Quoted text →

Tim Eldridge’s job gives him a front-row seat to the problems created by the shortage of workers in the construction industry. But he’s hoping some training programs will give the Carolinas a boost when the economy improves.

Lives in: Mountain Island Lake

Age: 53

Family: wife, Judy; daughter, Amy, 33

Education: master’s in education from North Carolina Agricultural and Technical State University in Greensboro; bachelor’s degree in industrial design from Appalachian State University in Boone

Tim Eldridge took over as vice president of work force development for the Associated Builders and Contractors’ Carolinas chapter in early 2009, just as the construction industry was slipping into freefall.

Eldridge spent the majority of his career in education, teaching engineering and architectural drafting at East Gaston High School in Mount Holly for 16 years. During that time, he also built houses on the side.

After his teaching job, he worked as a trainer/recruiter at Stanley-based Blum Inc., a hardware manufacturer for the furniture industry.

He then worked for several years for the North Carolina Department of Labor in the apprenticeship and training bureau as field consultant and later with the North Carolina Department of Public Instruction as a trade and industry curriculum consultant.

“I retired to get out of state government,” he said.

But his current job is hardly a walk in the park, as the construction industry is facing an unprecedented manpower shortage.

What are your job duties as vice president of work force development?

I’m over all of the education, training and safety for our membership in the Carolinas, from high school students to large general contractors and every one in between. There are about 500 companies in the Carolinas that are ABC members, all of which have multiple divisions and branches.

How significant is the shortage of skilled workers in the construction industry? With the economy the way it is, it’s not being felt nearly as bad as it would be if the economy was going in a different direction. Companies are lean with a smaller work force. That’s why they’re able to stay in business. But when the economy turns you’re going to see a huge deficit in skilled workers, especially at the journeyman level (skilled apprentice).

How will this shortage of skilled construction workers impact the construction industry if and when the economy starts to turn around?

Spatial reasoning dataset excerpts

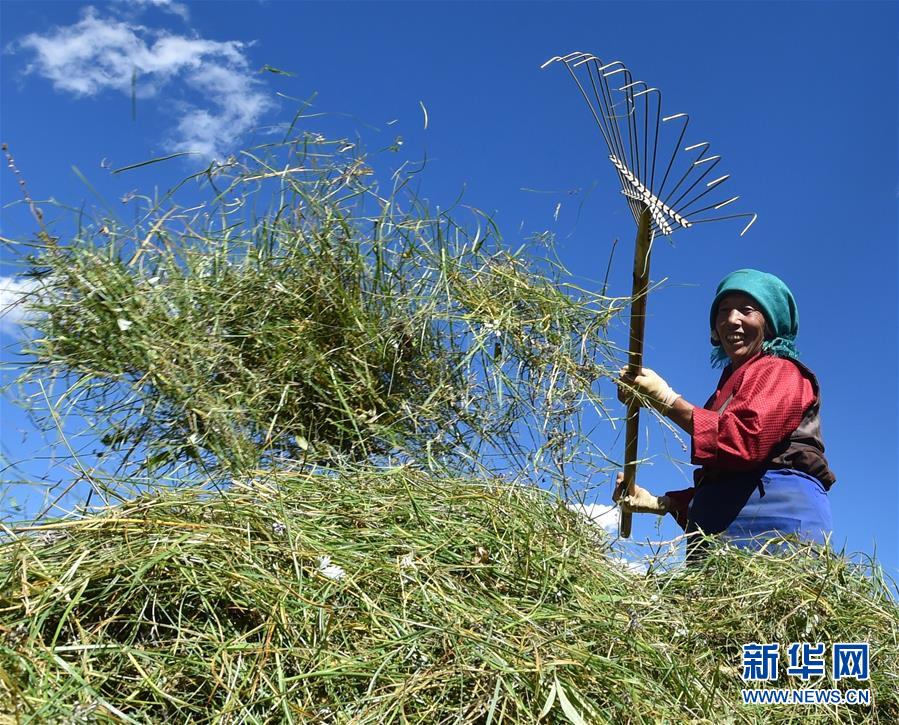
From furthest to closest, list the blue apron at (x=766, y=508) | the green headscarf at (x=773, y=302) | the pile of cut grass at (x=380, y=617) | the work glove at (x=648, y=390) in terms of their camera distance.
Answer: the green headscarf at (x=773, y=302), the work glove at (x=648, y=390), the blue apron at (x=766, y=508), the pile of cut grass at (x=380, y=617)

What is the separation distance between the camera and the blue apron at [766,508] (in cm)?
176

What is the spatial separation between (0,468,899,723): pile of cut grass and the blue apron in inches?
12.2

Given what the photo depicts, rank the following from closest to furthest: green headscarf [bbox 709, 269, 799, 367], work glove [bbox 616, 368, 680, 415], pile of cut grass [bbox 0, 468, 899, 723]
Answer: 1. pile of cut grass [bbox 0, 468, 899, 723]
2. work glove [bbox 616, 368, 680, 415]
3. green headscarf [bbox 709, 269, 799, 367]

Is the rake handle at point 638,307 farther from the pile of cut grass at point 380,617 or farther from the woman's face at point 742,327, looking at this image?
the pile of cut grass at point 380,617

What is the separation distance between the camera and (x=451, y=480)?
145 centimetres

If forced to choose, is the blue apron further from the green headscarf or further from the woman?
the green headscarf

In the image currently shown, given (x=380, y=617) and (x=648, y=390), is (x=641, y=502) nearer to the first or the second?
(x=648, y=390)

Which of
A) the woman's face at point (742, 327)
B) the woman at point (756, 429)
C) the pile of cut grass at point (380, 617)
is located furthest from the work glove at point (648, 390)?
the pile of cut grass at point (380, 617)

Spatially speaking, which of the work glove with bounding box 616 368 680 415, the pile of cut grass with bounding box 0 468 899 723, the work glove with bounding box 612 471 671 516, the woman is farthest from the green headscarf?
the pile of cut grass with bounding box 0 468 899 723

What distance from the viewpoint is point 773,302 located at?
2.02 metres

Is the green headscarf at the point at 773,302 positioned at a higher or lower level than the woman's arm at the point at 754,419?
higher

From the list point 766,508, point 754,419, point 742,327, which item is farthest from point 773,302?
point 766,508

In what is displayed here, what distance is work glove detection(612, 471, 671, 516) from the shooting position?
209 cm

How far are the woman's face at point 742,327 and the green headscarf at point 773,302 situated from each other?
0.06 ft
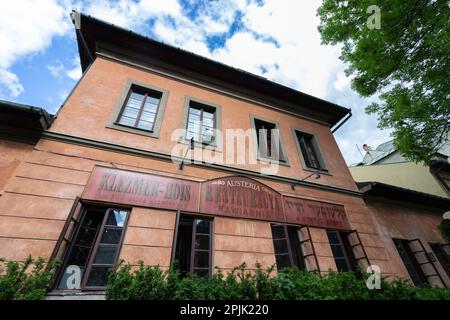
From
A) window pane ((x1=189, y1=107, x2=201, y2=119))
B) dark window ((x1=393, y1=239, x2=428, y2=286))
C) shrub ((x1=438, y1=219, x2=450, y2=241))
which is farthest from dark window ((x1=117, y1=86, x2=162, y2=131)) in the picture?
shrub ((x1=438, y1=219, x2=450, y2=241))

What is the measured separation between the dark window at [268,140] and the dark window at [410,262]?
5.23 metres

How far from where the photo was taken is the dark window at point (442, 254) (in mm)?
7179

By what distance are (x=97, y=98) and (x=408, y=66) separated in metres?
9.24

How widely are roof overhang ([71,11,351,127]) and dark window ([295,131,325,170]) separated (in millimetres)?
1178

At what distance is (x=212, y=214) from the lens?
187 inches

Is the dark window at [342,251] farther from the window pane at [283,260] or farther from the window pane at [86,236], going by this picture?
the window pane at [86,236]

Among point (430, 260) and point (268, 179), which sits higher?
point (268, 179)

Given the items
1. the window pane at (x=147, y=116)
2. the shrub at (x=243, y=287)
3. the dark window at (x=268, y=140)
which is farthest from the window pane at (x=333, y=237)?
the window pane at (x=147, y=116)

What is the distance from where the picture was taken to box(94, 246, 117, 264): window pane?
3673 millimetres

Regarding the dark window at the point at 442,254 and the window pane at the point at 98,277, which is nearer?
the window pane at the point at 98,277

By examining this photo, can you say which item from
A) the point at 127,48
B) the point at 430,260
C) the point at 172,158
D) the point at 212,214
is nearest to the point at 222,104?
the point at 172,158

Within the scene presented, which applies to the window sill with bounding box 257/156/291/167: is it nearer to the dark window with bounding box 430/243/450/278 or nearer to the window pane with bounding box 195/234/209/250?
the window pane with bounding box 195/234/209/250

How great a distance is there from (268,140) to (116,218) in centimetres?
566
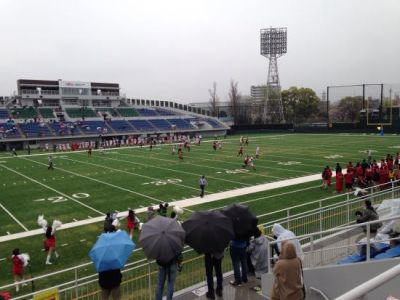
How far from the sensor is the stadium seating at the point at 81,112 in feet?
209

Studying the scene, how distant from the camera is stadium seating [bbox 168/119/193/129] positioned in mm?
68144

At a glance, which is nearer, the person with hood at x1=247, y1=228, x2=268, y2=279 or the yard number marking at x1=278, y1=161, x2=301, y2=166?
the person with hood at x1=247, y1=228, x2=268, y2=279

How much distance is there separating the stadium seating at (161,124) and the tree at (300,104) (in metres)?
37.9

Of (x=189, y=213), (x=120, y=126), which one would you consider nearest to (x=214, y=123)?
(x=120, y=126)

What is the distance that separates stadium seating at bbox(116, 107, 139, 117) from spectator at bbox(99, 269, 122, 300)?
2507 inches

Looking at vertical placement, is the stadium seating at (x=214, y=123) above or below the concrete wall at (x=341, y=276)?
above

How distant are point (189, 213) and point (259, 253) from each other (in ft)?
29.3

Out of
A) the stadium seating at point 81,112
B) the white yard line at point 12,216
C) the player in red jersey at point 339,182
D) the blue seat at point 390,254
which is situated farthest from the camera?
the stadium seating at point 81,112

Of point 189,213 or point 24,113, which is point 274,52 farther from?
point 189,213

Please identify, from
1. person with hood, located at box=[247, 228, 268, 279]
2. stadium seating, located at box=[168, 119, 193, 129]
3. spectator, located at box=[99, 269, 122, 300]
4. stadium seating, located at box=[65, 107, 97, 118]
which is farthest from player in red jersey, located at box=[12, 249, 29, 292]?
stadium seating, located at box=[168, 119, 193, 129]

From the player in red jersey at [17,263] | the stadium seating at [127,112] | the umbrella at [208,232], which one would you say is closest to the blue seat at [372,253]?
the umbrella at [208,232]

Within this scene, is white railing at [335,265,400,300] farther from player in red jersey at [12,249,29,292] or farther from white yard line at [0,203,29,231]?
white yard line at [0,203,29,231]

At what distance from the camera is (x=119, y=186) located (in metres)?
22.9

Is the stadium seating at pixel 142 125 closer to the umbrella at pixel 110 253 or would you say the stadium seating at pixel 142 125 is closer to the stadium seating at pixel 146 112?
the stadium seating at pixel 146 112
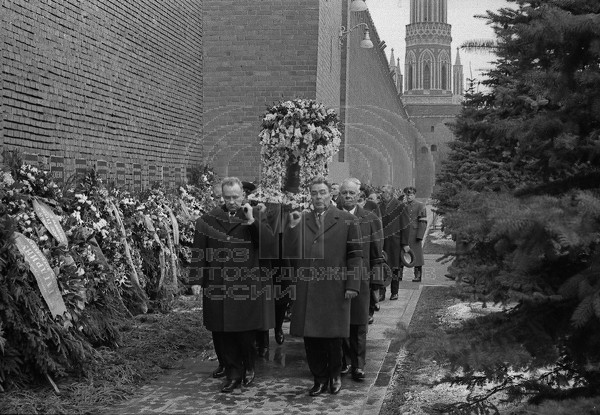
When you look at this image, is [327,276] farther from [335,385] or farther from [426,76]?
[426,76]

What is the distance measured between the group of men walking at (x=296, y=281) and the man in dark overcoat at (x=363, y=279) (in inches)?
0.4

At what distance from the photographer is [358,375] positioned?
778 centimetres

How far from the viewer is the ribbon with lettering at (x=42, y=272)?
6719mm

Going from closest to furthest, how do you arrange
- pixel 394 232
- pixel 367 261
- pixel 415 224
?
pixel 367 261, pixel 394 232, pixel 415 224

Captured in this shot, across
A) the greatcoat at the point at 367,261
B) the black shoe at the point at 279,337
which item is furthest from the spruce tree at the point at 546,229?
the black shoe at the point at 279,337

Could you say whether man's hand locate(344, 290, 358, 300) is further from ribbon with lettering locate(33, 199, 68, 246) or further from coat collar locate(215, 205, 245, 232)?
ribbon with lettering locate(33, 199, 68, 246)

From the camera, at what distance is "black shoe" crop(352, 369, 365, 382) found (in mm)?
7773

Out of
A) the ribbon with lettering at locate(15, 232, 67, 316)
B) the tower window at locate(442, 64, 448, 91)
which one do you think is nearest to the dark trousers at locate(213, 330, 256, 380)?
the ribbon with lettering at locate(15, 232, 67, 316)

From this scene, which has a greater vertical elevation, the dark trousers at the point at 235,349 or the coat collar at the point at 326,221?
the coat collar at the point at 326,221

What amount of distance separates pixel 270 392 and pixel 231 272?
3.54 feet

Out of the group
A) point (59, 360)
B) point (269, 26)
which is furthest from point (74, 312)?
point (269, 26)

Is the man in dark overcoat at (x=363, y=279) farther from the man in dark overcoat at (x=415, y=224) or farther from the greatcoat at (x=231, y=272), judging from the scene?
the man in dark overcoat at (x=415, y=224)

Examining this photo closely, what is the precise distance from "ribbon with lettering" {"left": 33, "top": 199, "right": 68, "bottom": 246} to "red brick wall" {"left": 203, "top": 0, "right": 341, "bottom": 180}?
11384 millimetres

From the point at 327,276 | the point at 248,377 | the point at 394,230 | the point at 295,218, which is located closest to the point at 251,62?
the point at 394,230
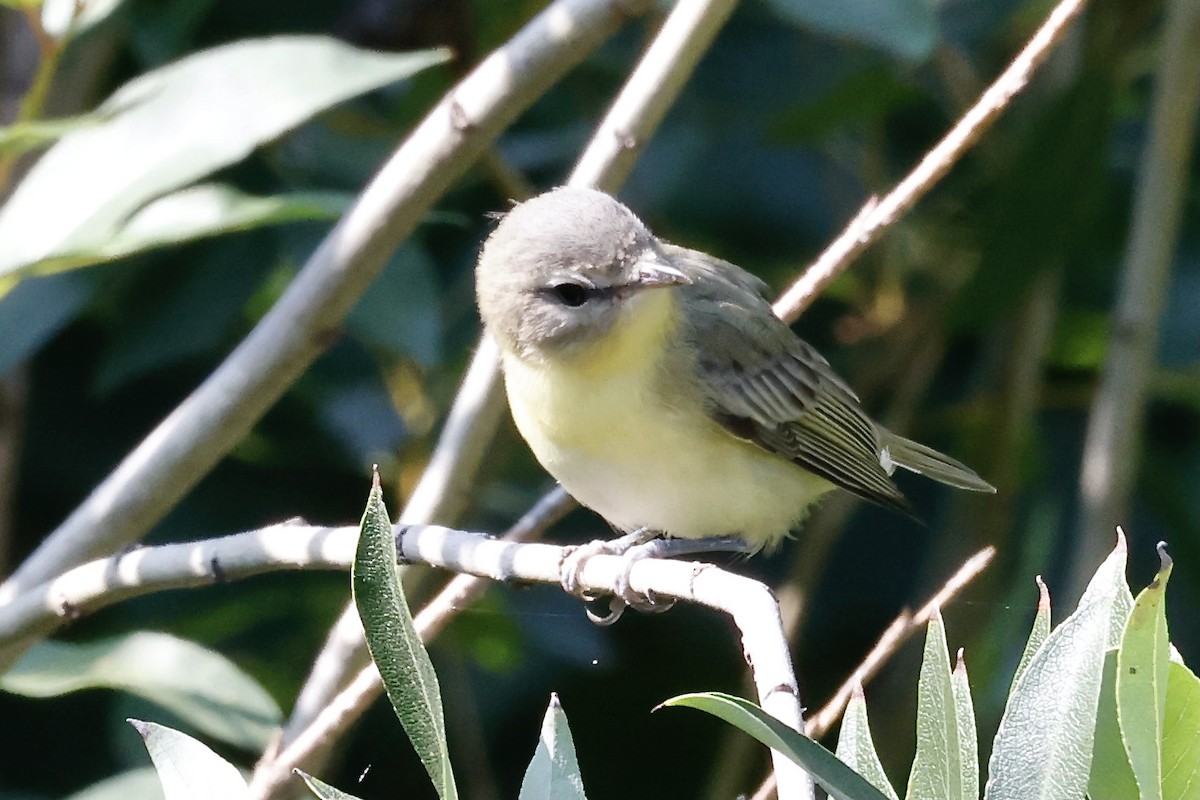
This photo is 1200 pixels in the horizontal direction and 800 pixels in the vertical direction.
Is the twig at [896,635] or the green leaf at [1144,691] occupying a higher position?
the green leaf at [1144,691]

Directive → Pick up the interview with Tim Eldridge about the construction worker shortage right after its last sentence and continue it.

The output →
It could definitely impede our ability to recover. A lot of low-paying construction workers are no longer around. When the jobs disappeared, they picked up and moved to other places where they could work. People like roofers and drywall hangers that really supported residential building for many years are just not here now.

How is ABC responding to the recession’s impact on the construction?

In North Carolina, we’re working with public schools and colleges to implement NCCER (National Center for Construction Education and Research) curriculum and accreditation for construction trade classes. This way high school students will have an avenue after graduation to continue their training. We also support two ABC university chapters — at Clemson University and West Carolina — where we provide speakers and training at monthly meetings for students in construction management programs. And we have training courses at our center in Charlotte. So the Carolinas will be ahead of the game in respect to trained workers when the economy starts to turn around.

Will the construction industry get back to where it was before the recession?

I’ve heard many people say we’ll never get back to where we were in 2005 and 2006. I hate to think that’s the case, but that kind of recovery sure seems a long ways off right now.

If you won $20 million in the lottery, what would you do with the money?

I’ve already done a lot of traveling, and I’ve got a lot of toys, so I’m pretty well satisfied in that respect. I guess I would make sure my friends and family are taken care of. Then maybe I’d help the local construction industry and possibly fund another training facility.

If you had only six months left to live, what would you do with the time?

Stop work and try to enjoy what time I had with family and friends.